Oleh: Farid Nu’man Hasan
Definisi
Secara bahasa (Lughatan – Etimologis):
As-Sunnah jamaknya adalah As-Sunan, Al Qadhi ‘Iyadh mengatakan arti As-Sunnah adalah Ath Thariiq (jalan/cara/metode). (Al Qadhi’ Iyadh, Ikmal Al Mu’allim, 8/80. Lihat juga Imam Al ‘Aini, ‘Umdatul Qari, 35/436). Lalu, Imam Abul Abbas Al Qurthubi mengatakan: Ath Thariiq Al Masluukah (jalan yang dilewati). (Imam Abul Abbas Al Qurthubi, Al Mufhim Lima Asykala Min Talkhishi fi Kitabi Muslim, 22/53)
Hal ini nampak dari hadits berikut:
Dari Abu Said Al Khudri radhiallahu ‘anhu, bahwa Rasulullah shallallahu ‘alaihi wa sallam bersabda:
“لَتَتَّبِعُنَّ سَنَنَ مَنْ قَبْلَكُمْ شِبْرًا بِشِبْرٍ وَذِرَاعًا بِذِرَاعٍ حَتَّى لَوْ سَلَكُوا جُحْرَ ضَبٍّ لَسَلَكْتُمُوهُ قُلْنَا يَا رَسُولَ اللَّهِ الْيَهُودَ وَالنَّصَارَى قَالَ فَمَنْ؟ “
“Kalian akan benar-benar mengikuti sunan (jalan) orang sebelum kalian, sejengkal demi sejengkal, sehasta demi sehasta, sampai-sampai walau mereka melewati lubang biawak, kalian akan menempuhnya juga.” Kami berkata: “Wahai Rasulullah, apakah mereka adalah Yahudi dan Nasrani?” Beliau bersabda: “Ya Siapa lagi?” (HR. Bukhari No. 3269, 6889, Muslim No. 2669, Ibnu Hibban No. 6703 , Ahmad No. 11800)
Juga bisa berarti As-Siirah (peri kehidupan/perjalanan) (lihat Syaikh Abdul Qadir bin Habibullah As-Sindi, Hujjah As Sunnah An Nawawiyah, Hal. 88) Juga berarti perilaku. (Kamus Al Munawwir, Hal. 669)

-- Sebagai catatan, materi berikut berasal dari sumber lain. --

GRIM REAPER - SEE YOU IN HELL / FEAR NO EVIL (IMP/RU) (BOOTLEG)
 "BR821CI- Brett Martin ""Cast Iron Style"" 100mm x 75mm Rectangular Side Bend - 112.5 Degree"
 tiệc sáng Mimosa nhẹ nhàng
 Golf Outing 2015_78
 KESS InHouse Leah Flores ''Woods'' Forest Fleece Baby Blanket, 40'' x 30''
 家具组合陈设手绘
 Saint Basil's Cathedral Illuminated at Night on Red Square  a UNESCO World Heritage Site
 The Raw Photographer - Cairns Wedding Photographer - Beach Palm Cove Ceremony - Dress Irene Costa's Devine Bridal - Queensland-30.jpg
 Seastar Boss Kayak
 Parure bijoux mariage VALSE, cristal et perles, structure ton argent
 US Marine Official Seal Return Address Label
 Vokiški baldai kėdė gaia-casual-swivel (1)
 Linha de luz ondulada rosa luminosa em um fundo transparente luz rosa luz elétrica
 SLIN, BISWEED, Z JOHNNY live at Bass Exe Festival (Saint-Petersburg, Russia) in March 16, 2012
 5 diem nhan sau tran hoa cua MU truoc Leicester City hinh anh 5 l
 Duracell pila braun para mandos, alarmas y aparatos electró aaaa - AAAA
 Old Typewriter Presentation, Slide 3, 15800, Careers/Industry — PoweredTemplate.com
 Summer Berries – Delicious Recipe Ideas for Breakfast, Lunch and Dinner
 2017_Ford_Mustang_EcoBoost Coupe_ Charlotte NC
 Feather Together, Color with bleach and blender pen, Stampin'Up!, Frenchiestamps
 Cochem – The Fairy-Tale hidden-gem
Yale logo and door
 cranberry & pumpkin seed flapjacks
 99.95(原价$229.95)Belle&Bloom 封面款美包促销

Dalam Al-Munjid disebutkan makna As-Sunnah, yakni: As-Sirah (perjalanan), Ath-Thariqah (jalan/metode), Ath-Thabi’ah (tabiat/watak), Asy-Syari’ah (syariat/jalan). (Al-Munjid fil Lughah wal A’lam, hal. 353)
Disebutkan dalam sebuah hadits terkenal:
مَنْ سَنَّ فِي الإِسْلامِ سُنَّةً حَسَنَةً فَلَهُ أَجْرُهَا وَأَجْرُ مَنْ عَمِلَ بِهَا بَعْدَهُ مِنْ غَيْرِ أَنْ يَنْقُصَ مِنْ أُجُورِهِمْ شَيْءٌ ، وَمَنْ سَنَّ فِي الإِسْلامِ سُنَّةً سَيِّئَةً كَانَ عَلَيْهِ وِزْرُهَا وَوِزْرُ مَنْ عَمِلَ بِهَا مِنْ بَعْدِهِ مِنْ غَيْرِ أَنْ يَنْقُصَ مِنْ أَوْزَارِهِمْ شَيْءٌ
“Barangsiapa dalam Islam melakukan kebiasan baik, maka tercatat baginya pahala dan pahala orang yang mengikutinya setelahnya tanpa mengurangi pahala mereka yang mengikutinya. Barangsiapa dalam Islam melakukan kebiasaan buruk, maka tercatat baginya dosa dan dosa orang yang mengikutinya setelahnya, tanpa mengurangi dosa-dosa mereka.” (HR. Muslim, No. 1017, At Tirmidzi No. 2675, An Nasa’i No. 2554, Ibnu Majah No. 203)
Imam Abul Abbas Al-Qurthubi rahimahullah mengomentari kalimat: Man sanna fil Islam sunnatan hasanah …, ia berkata:
من فعل فعلاً جميلاً
“Barangsiapa yang mengerjakan fi’l (perbuatan/perilaku) yang bagus ..” (Al-Mufhim, 9/33)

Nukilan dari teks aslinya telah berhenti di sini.